Top of PROVIDED RECORDS

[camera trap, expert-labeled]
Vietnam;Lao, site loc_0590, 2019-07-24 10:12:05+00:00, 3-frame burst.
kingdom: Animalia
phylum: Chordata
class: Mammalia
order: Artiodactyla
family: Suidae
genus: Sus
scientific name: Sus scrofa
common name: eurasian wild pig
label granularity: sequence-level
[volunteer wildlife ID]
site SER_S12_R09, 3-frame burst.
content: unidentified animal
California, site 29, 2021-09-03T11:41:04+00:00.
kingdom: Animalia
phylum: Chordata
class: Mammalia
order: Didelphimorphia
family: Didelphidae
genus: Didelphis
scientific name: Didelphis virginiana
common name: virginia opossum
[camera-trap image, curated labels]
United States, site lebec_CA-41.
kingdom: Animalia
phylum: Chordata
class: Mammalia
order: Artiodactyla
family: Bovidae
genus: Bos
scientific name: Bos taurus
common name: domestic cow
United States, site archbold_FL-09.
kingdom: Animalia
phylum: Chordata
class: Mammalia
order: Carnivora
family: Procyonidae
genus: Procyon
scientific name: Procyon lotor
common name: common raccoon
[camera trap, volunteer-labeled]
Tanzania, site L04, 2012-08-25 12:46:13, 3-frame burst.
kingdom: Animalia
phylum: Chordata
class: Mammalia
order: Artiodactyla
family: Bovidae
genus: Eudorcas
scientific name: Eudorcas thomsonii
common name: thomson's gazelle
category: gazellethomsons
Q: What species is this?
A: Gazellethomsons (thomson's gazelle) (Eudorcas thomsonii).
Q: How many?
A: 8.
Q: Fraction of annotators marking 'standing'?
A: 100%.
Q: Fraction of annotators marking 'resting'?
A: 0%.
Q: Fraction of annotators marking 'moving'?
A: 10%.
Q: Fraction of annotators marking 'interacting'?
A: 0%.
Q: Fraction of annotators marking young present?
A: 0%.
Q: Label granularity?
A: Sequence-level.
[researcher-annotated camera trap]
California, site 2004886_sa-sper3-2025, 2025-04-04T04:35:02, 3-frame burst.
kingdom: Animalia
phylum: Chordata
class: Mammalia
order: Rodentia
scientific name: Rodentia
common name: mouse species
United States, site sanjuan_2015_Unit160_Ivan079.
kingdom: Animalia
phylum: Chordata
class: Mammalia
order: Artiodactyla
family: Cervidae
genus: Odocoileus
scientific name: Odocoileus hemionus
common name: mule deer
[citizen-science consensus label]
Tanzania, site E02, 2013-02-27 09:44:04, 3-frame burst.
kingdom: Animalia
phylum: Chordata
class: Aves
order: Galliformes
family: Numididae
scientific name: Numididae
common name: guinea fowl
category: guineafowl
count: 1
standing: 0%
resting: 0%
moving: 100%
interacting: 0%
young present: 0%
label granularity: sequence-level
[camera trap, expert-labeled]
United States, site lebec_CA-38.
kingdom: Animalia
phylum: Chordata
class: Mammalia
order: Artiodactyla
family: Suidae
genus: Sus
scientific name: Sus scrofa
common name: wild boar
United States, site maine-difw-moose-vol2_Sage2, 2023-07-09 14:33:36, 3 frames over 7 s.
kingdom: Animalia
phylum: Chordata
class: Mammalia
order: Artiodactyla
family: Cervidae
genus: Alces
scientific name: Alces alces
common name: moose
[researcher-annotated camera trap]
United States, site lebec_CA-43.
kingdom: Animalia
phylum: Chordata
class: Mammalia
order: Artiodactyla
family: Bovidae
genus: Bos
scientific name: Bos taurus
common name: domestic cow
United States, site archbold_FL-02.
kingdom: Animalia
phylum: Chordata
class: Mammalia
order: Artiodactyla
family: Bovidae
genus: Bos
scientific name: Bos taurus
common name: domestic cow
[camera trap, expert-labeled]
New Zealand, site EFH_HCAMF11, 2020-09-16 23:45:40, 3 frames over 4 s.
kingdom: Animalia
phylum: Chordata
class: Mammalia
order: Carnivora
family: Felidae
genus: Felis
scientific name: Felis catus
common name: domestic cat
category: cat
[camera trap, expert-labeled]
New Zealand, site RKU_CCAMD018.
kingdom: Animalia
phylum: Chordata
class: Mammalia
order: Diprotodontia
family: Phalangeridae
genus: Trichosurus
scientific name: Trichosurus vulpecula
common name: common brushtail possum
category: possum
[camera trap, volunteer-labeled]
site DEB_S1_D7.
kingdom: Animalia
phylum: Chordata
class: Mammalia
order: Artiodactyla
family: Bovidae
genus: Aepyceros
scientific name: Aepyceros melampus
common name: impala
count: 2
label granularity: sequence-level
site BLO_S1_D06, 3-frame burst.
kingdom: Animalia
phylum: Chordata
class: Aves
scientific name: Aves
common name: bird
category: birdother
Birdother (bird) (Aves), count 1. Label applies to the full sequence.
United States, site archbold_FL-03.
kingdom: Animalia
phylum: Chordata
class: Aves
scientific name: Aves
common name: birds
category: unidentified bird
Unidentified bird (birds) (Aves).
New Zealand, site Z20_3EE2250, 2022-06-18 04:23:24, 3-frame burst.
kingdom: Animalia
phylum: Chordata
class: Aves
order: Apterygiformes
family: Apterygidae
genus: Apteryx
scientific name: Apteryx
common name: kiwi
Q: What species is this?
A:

Bottom of PROVIDED RECORDS

* **WHAT THE EXERCISE ASKS**
Your answer should consist only of the lines above between the line holding "moving: 100%" and the line holding "order: Apterygiformes", inclusive, each transcribed exactly.

* **ANSWER SECTION**
moving: 100%
interacting: 0%
young present: 0%
label granularity: sequence-level
[camera trap, expert-labeled]
United States, site lebec_CA-38.
kingdom: Animalia
phylum: Chordata
class: Mammalia
order: Artiodactyla
family: Suidae
genus: Sus
scientific name: Sus scrofa
common name: wild boar
United States, site maine-difw-moose-vol2_Sage2, 2023-07-09 14:33:36, 3 frames over 7 s.
kingdom: Animalia
phylum: Chordata
class: Mammalia
order: Artiodactyla
family: Cervidae
genus: Alces
scientific name: Alces alces
common name: moose
[researcher-annotated camera trap]
United States, site lebec_CA-43.
kingdom: Animalia
phylum: Chordata
class: Mammalia
order: Artiodactyla
family: Bovidae
genus: Bos
scientific name: Bos taurus
common name: domestic cow
United States, site archbold_FL-02.
kingdom: Animalia
phylum: Chordata
class: Mammalia
order: Artiodactyla
family: Bovidae
genus: Bos
scientific name: Bos taurus
common name: domestic cow
[camera trap, expert-labeled]
New Zealand, site EFH_HCAMF11, 2020-09-16 23:45:40, 3 frames over 4 s.
kingdom: Animalia
phylum: Chordata
class: Mammalia
order: Carnivora
family: Felidae
genus: Felis
scientific name: Felis catus
common name: domestic cat
category: cat
[camera trap, expert-labeled]
New Zealand, site RKU_CCAMD018.
kingdom: Animalia
phylum: Chordata
class: Mammalia
order: Diprotodontia
family: Phalangeridae
genus: Trichosurus
scientific name: Trichosurus vulpecula
common name: common brushtail possum
category: possum
[camera trap, volunteer-labeled]
site DEB_S1_D7.
kingdom: Animalia
phylum: Chordata
class: Mammalia
order: Artiodactyla
family: Bovidae
genus: Aepyceros
scientific name: Aepyceros melampus
common name: impala
count: 2
label granularity: sequence-level
site BLO_S1_D06, 3-frame burst.
kingdom: Animalia
phylum: Chordata
class: Aves
scientific name: Aves
common name: bird
category: birdother
Birdother (bird) (Aves), count 1. Label applies to the full sequence.
United States, site archbold_FL-03.
kingdom: Animalia
phylum: Chordata
class: Aves
scientific name: Aves
common name: birds
category: unidentified bird
Unidentified bird (birds) (Aves).
New Zealand, site Z20_3EE2250, 2022-06-18 04:23:24, 3-frame burst.
kingdom: Animalia
phylum: Chordata
class: Aves
order: Apterygiformes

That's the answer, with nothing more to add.